Re: [Gen-art] Gen-ART review of draft-ietf-ippm-6man-pdm-option: Server Time

nalini.elkins Tue, 21 Feb 2017 10:00:17 -0800

Jouni,

Here is the thread for your second major comment:


Major comment #2 from you:

>2) The PDM option relation to actual "server" time is somewhat confusing and 
>the 5-tuple does not allow me to detect the real relationship between the 
>>server/application action that caused the generation of the packet and the 
>PDM within the packet. This is specifically an issue with 
>transport/application protocols >that multiplex/interleave multiple 
>application streams into one transport. I have no idea of the actual 
>individual application time since the packets get generated >independent of 
>the processing of a single thread. I would welcome some discussion around 
>here. Section 1.4 last paragraph is going to this direction but is not 
>>sufficient IMHO.

Yes, you are, of course, correct that all traffic will flow between the 
matching ports at the two endpoints. The 5-tuples will match regardless of the 
application.

The thing is that we never intended that PDM would distinguish between 
applications using the same 5-tuple.  That is, it is a feature, not a bug.

What PDM WILL tell you is whether the problem is in the network or the host.    
In our experience, which is primarily on networks for large data centers, there 
is a different group which is involved to troubleshoot the problem depending on 
the nature of the problem.  That is, do I get the application developers on the 
line or the team that deals with the routers & infrastructure.

One of the important functions of PDM is to allow you to do quick triage so 
that you can get the right SWAT team going.   PDM does not tell you if the 
problem is in the IP stack or the application or buffer allocation.   PDM also 
does not tell you which of the network segments or middle boxes is at fault.  
The reason for PDM is to get the right specialists in place who can then be 
dispatched to investigate their area.

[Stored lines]
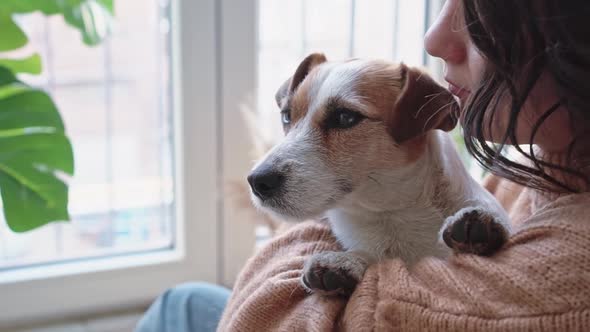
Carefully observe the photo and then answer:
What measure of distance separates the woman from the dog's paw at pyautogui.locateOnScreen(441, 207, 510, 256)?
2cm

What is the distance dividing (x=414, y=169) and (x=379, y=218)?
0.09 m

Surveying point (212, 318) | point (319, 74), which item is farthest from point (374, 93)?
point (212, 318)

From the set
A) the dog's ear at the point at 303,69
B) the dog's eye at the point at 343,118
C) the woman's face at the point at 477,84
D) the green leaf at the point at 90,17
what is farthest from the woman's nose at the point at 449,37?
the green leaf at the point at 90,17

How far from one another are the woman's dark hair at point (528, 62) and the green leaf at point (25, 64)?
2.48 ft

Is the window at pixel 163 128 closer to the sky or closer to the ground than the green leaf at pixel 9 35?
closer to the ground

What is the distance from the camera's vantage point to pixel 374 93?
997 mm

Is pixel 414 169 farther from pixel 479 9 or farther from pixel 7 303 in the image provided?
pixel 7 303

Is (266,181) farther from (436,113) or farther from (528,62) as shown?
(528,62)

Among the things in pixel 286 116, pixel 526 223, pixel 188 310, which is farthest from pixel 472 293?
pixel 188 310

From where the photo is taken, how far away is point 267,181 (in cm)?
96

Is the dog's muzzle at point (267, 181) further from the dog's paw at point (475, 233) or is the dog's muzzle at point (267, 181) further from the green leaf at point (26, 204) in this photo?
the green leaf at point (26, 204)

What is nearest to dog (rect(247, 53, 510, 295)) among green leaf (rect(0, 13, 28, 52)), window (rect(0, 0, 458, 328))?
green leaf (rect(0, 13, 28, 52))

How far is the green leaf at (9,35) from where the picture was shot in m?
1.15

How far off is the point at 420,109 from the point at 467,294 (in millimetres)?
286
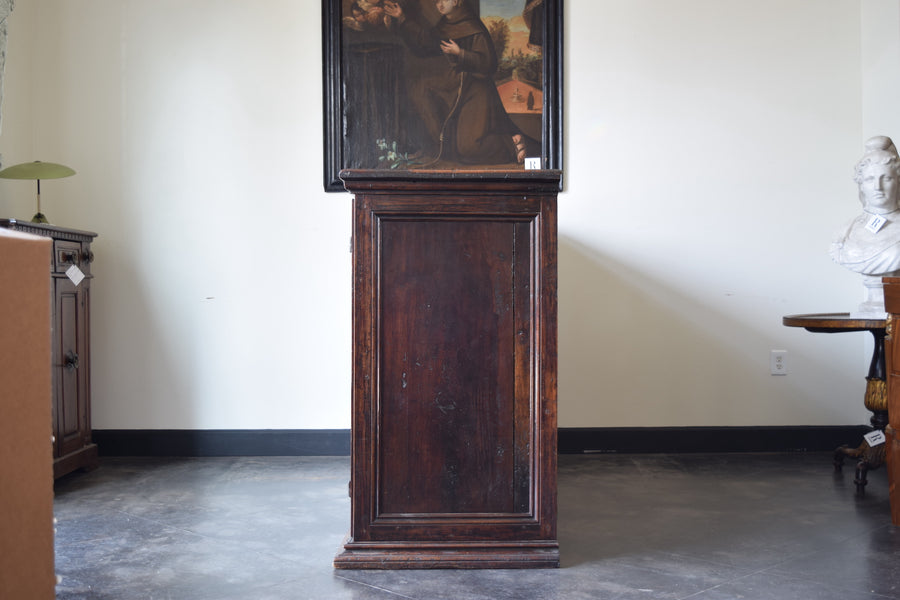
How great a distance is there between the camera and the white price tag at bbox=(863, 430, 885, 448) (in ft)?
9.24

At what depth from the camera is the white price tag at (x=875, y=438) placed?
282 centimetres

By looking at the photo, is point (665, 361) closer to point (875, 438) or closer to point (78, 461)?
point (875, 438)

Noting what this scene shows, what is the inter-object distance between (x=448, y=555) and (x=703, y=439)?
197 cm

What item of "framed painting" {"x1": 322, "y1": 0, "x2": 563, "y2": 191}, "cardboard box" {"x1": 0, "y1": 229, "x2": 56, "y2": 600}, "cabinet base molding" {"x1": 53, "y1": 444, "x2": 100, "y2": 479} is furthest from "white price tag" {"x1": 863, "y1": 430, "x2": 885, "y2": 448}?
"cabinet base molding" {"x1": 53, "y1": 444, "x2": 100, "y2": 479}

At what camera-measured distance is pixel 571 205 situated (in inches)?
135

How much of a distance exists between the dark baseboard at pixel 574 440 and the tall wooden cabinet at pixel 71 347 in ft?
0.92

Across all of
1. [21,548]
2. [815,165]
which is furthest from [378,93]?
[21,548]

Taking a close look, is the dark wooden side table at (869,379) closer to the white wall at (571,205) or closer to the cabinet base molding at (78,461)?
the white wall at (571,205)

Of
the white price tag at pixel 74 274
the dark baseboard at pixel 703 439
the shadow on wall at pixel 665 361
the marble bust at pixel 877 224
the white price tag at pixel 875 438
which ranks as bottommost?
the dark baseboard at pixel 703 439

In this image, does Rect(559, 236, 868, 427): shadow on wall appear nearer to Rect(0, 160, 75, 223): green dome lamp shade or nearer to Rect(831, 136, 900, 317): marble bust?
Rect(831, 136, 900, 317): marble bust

__WORK INSTRUCTION__.
From the message on PDM and server time, return the passage starting at "In our experience, which" and ending at "is at fault.".

__WRITTEN ANSWER__.
In our experience, which is primarily on networks for large data centers, there 
is a different group which is involved to troubleshoot the problem depending on 
the nature of the problem.  That is, do I get the application developers on the 
line or the team that deals with the routers & infrastructure.

One of the important functions of PDM is to allow you to do quick triage so 
that you can get the right SWAT team going.   PDM does not tell you if the 
problem is in the IP stack or the application or buffer allocation.   PDM also 
does not tell you which of the network segments or middle boxes is at fault.